→ AIM: Copy the passage of the sales forecasting post below between "All the resulting" and "of missing values.", inclusive.

→ PAGE:
• • • • • • •
Data Science
Approaching a Sales Forecast Problem (Part-1)
Prashant Brahmbhatt
September 12, 2020
8 min

This post assumes that you already have a decent understanding of what a time-series problem is but don’t quite know how to tackle it well enough. All of us who have been studying Data Science or Machine Learning have at some point encountered a Time-Series problem, may it be some weather prediction or some sort of Sales forecasting problem. And since time-series don’t exactly have the same flow as that of the other problems of machine learning, sometimes it hard to get one started on solving the problem. Even trying out different solutions doesn’t amount to much understanding if you’re not sure what exactly you just did with whatever snippet of code you ran.

Here we will take a sample problem relating to Sales Forecasting and try to get reasonable results with a proper understanding of each step.

Note: We will be focusing on modeling univariate problem here for simplicity’s sake. Multivariate analysis will be tackled in a future blog. So let’s get started!

We will be taking a sample dataset from Kaggle as our example problem. You can find the data and its details here.

And if you are well versed and just want to take a peek at the code with minimal explanation, you better head on to the GitHub repository here.

Firstly, we should understand the problem statement. We have historical sales data for 45 Walmart stores located in different regions. Each store contains a number of departments, and we are tasked with predicting the department-wide sales.


The Dataset Structure

We have mainly four relevant CSV files:

  • stores.csv: This file contains anonymized information about the 45 stores, indicating the type and size of the store.
  • train.csv: This is the historical training data, which covers 2010–02–05 to 2012–11–01.
  • test.csv: This file is identical to train.csv, except we have withheld the weekly sales. We must predict the sales for each triplet of store, department, and date in this file.
  • features.csv: This file contains additional data related to the store, department, and regional activity for the given dates.

Taking a look at our data files train.csv, store.csv and features.csv respectively:

train.csv stores.csv features.csv

From the above, we can see that all three of our datasets can be combined easily to get one single set to work on as it will be very handy. We can combine train.csv and features.csv using [Store, Date] as the foreign keys. Then we can combine the resulting data to stores.csv using [Store] as the key. After combining all, our final dataset will look something like this:


All the resulting columns will be:

Observe that we have two duplicate columns IsHoliday_x and IsHoliday_y which denote holiday status as boolean. So after confirming that they’re similar, we can remove one of those and rename the remaining one better to IsHoliday.

Now we should get a sense of how our data is doing in terms of missing values.


The plot has brighter bars in the middle showing us the missing values pattern in our final dataset. All of the columns having the missing data are the Markdown columns. Now markdowns are the reductions in price. So here the missing values can also denote the absence of the discounts. But since we are focusing on Univariate Analysis, we can safely drop these columns.


From the data sample in the above picture, we can see that there are observations for which the sales are negative. Since, here we don’t have any specific context for these values and their possibilities, we can remove these as they are more likely to be incorrect or anomalous observations. So after removing these observations, we will get our final data having shape (420285, 20).

Since our focus is on the univariate problem, we only require the target column itself so we can skip the detailed analysis of the independent columns and right away begin with building models using the Weekly_Sales column.
• • • • • • •
→ DATA LINES:
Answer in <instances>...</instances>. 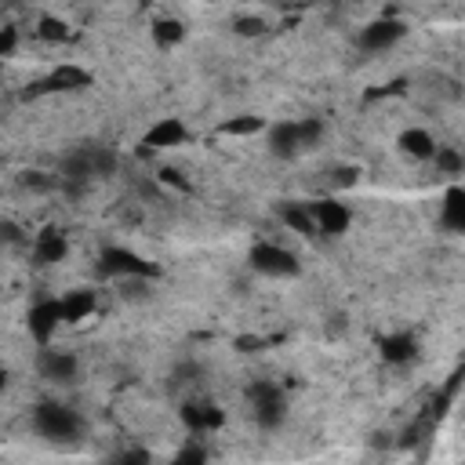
• • • • • • •
→ RESPONSE TO THE TASK:
All the resulting columns will be:

Observe that we have two duplicate columns IsHoliday_x and IsHoliday_y which denote holiday status as boolean. So after confirming that they’re similar, we can remove one of those and rename the remaining one better to IsHoliday.

Now we should get a sense of how our data is doing in terms of missing values.